En raison de leur proximité géographique et de l'histoire, l'Union européenne et l'Afrique ont développé de fortes relations commerciales. Les deux régions échangent beaucoup plus les produits manufacturés, les produits chimiques, les machines ou les véhicules côté européen, et les matières premières minières et les ressources énergétiques côté africain. En 2018, la balance commerciale qui a atteint un déficit de 26 milliards de dollars en 2016, est passée à 1 milliard de dollars suite à la baisse des commandes européennes de ressources énergétiques. Une tendance cependant renversée par la guerre en Ukraine.

Frédéric Ronal, vice-président de la Chambre de Commerce et d'industrie d'Aix-Marseille en charge de l'ouverture au monde estime que la Zlecaf renforce l'attractivité du continent africain. Cependant, il préconise le « pragmatisme » et le « bon sens » pour permettre à l'Europe et l'Afrique de mieux coopérer dans le contexte du libre-échange africain. « Il faut qu'on emmène nos compagnies européennes en Afrique et les entreprises africaines en Europe. Et il faut que les chefs d'entreprises se connectent entre eux », explique cet homme d'affaires marseillais habitué des capitales d'Afrique de l'Ouest.
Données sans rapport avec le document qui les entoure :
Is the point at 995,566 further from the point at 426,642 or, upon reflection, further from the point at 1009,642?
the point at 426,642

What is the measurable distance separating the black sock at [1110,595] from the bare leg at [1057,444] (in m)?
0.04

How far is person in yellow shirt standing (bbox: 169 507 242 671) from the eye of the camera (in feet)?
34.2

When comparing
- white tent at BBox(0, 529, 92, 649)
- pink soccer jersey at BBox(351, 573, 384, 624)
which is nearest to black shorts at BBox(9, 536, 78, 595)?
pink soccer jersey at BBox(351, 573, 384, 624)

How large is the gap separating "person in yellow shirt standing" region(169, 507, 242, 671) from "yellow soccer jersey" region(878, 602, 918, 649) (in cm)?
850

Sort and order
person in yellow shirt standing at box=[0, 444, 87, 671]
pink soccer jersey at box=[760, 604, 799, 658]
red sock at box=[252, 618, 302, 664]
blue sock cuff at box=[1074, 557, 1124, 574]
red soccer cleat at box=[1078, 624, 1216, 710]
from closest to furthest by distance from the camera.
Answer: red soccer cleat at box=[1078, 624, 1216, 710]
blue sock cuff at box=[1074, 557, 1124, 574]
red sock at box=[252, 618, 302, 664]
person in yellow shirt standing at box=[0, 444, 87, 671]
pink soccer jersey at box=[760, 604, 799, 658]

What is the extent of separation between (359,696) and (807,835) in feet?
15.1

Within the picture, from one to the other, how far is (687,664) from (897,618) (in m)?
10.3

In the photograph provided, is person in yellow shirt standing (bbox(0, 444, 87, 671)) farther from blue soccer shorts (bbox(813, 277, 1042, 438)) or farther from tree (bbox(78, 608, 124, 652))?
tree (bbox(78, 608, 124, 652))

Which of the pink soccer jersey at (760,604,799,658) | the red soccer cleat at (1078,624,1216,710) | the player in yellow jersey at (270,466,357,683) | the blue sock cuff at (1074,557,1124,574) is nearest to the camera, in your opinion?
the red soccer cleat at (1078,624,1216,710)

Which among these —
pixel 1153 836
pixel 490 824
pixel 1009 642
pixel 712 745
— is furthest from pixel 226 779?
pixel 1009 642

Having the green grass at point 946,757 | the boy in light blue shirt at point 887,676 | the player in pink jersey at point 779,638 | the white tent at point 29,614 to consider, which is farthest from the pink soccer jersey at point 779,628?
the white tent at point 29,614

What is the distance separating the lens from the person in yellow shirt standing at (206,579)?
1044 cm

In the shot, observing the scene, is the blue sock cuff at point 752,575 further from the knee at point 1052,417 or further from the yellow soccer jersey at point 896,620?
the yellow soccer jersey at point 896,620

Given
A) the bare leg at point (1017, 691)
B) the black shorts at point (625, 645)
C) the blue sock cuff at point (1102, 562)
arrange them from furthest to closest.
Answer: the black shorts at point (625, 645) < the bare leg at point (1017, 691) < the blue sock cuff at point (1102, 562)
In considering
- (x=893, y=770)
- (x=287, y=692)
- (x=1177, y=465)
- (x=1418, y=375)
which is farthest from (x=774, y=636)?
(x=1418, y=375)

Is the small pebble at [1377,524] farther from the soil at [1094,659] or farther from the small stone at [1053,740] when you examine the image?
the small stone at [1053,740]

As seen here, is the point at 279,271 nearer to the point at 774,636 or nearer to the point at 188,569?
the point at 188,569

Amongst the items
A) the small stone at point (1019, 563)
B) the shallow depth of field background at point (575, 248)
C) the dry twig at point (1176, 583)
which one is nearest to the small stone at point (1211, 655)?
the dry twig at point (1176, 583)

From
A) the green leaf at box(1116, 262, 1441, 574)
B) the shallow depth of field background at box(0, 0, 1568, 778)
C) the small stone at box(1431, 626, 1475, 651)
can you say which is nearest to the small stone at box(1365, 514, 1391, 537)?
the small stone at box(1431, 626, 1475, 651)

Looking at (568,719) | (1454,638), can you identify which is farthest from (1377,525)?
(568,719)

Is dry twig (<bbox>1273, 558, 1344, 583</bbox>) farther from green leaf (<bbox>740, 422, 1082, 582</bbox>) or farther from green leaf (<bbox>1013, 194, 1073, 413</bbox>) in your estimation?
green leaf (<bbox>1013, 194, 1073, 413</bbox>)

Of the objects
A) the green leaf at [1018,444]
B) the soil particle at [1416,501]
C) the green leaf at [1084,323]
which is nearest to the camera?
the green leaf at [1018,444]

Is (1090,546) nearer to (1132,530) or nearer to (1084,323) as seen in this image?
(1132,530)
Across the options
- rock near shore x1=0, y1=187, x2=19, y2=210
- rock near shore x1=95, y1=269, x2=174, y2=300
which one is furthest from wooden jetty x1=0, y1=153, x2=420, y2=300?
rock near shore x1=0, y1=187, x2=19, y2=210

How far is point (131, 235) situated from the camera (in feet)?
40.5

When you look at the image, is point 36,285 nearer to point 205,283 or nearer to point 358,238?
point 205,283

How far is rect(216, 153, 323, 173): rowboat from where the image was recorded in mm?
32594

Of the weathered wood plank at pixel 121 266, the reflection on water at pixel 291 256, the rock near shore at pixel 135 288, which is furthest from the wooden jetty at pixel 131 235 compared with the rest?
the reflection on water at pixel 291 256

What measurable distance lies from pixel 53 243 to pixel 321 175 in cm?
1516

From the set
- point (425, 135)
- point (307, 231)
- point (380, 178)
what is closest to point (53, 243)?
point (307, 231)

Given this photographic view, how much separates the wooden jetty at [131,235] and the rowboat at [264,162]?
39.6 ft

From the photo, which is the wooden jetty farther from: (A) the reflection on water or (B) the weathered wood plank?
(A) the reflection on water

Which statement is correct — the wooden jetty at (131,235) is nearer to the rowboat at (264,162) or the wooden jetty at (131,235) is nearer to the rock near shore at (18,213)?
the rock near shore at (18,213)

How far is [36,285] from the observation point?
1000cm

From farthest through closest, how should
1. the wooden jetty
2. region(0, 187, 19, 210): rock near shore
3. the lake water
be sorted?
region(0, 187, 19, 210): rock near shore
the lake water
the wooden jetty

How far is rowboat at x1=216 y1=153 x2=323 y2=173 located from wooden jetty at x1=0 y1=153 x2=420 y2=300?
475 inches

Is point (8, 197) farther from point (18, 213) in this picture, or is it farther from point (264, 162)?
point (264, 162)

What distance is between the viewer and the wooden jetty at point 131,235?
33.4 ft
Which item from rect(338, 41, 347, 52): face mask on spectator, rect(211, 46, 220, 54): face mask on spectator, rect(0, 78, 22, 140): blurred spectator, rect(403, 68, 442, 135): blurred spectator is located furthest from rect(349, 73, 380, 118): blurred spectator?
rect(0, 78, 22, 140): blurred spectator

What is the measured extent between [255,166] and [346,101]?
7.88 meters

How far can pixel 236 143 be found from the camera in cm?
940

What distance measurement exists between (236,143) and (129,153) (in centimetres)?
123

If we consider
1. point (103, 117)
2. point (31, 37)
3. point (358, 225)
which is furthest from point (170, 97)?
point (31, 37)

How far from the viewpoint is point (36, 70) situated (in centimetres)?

En tant qu'entrepreneur africain investi en Europe, Ylias Akbaraly, PDG de Redland, pense que les deux continents devraient davantage partager les forces afin de tirer parti des opportunités de la Zlecaf. « Il n'est pas question de nous développer la Zlecaf tous seuls entre nous Africains », déclare-t-il, insistant sur l'importance de mobiliser les investissements industriels.